TEXT EXCERPT
BEGIN

# How Do I Improve This Pasture??



## Rollochrome (Apr 9, 2012)

I just bought 12 acres of mixed heavy woods, lightly wooded areas, and some nominal open pasture. All that is currently growing in the open and lightly wooded areas is some native blue stem and some oats or something that was imported by the prior owner in round bales and subsequently took root in limited locations. However for the most part, it's just weeds and bare soil.

The prior owner had 8 longhorn, 2 horses, and a mule on 12 acres and they stripped it bare.

I have one bred cow on site that is due in April.

I want to improve the pastures and lightly wooded areas with my john deere riding lawn mower or my Kawasaki Mule if I can ever get it out of the shop. I cannot afford a tractor this year. I probably have a total of 5 or 6 acres out of the 12 to develop this year.

Due to the budget and equipment constraint, I am looking at basically grounds keeping implements to pull behind the riding mower at worst case scenario, then if the Mule gets running, I will pull them with it. 

Tell me if I have a good plan:

1. I am going to buy a mini harrow rake from northern tool. Drag all areas. Link below:
http://www.northerntool.com/shop/tools/product_200365071_200365071

2. Then go back over these areas with a tow behind spreader full of grass seed like this one:
http://www.northerntool.com/shop/tools/product_200451682_200451682

My questions are these:

1. What sort of grass or "crop" do I need to plant? I would like it to come back every year if possible.
2. Assuming my two little implements do the job, do I need to "re-drag" the areas after seeding in order to cover the seeds, or is bare seed to ground contact sufficient?
3. Do I need to plan on doing this right before rain? Right after rain? Does it matter?
4. What is my timing for this? After the last freeze of the winter?? I am in North Texas so that might be in a few weeks..

Thank you!!


----------



## ramiller5675 (Mar 31, 2009)

If the pasture really is just weeds, I'd start by controlling those weeds next spring. Otherwise, whatever you try to plant will have trouble competing with the weeds.

END

RECORDS SHOWN
BEGIN

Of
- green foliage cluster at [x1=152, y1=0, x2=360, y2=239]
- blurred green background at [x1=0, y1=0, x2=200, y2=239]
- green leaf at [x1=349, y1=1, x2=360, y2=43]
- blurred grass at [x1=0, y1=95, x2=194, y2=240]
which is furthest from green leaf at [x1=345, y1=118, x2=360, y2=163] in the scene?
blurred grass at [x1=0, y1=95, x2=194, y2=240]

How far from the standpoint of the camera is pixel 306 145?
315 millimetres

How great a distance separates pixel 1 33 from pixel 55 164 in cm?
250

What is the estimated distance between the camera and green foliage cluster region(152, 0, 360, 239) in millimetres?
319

END
BEGIN

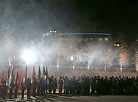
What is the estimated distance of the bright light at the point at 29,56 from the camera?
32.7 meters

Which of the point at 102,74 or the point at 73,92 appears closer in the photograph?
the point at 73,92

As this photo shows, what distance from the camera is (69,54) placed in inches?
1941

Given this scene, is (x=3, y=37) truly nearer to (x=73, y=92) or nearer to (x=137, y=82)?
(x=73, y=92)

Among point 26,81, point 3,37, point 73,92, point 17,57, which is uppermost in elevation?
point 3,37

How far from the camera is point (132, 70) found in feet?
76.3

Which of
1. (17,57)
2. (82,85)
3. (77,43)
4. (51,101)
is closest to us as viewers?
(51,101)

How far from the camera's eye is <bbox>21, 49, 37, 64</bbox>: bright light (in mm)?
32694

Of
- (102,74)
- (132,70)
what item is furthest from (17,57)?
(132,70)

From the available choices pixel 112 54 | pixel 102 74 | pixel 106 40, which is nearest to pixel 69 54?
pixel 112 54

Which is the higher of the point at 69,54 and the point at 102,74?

END
BEGIN

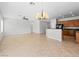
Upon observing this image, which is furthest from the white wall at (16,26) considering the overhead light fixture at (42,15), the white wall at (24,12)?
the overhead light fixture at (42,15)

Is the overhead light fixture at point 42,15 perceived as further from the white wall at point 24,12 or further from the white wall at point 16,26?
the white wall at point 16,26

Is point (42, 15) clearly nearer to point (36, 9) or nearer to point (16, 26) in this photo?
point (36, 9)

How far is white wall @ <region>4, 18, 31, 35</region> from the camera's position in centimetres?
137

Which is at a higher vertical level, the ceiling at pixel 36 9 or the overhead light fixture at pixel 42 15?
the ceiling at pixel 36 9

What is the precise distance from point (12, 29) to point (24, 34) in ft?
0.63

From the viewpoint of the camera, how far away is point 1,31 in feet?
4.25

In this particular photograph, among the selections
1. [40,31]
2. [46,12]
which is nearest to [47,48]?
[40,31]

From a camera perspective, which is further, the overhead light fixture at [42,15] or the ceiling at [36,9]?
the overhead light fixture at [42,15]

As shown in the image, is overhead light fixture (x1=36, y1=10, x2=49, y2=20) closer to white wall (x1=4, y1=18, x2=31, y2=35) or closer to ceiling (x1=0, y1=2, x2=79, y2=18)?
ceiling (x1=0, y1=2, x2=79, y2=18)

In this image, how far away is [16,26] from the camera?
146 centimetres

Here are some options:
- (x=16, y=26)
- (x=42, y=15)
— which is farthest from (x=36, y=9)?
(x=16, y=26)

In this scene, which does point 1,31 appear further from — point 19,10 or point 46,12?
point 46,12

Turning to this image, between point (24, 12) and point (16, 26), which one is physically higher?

END

ACTIVITY LIST
• 1. From the pasture thread, list every kind of animal that the prior owner kept on the 12 acres, with the number of each.
• 2. Retype the passage of the pasture thread starting with "The prior owner had" and going on through "develop this year.".

EXERCISE RESPONSES
• 1.
- Longhorn: 8
- Horses: 2
- Mule: 1

• 2.
The prior owner had 8 longhorn, 2 horses, and a mule on 12 acres and they stripped it bare.

I have one bred cow on site that is due in April.

I want to improve the pastures and lightly wooded areas with my john deere riding lawn mower or my Kawasaki Mule if I can ever get it out of the shop. I cannot afford a tractor this year. I probably have a total of 5 or 6 acres out of the 12 to develop this year.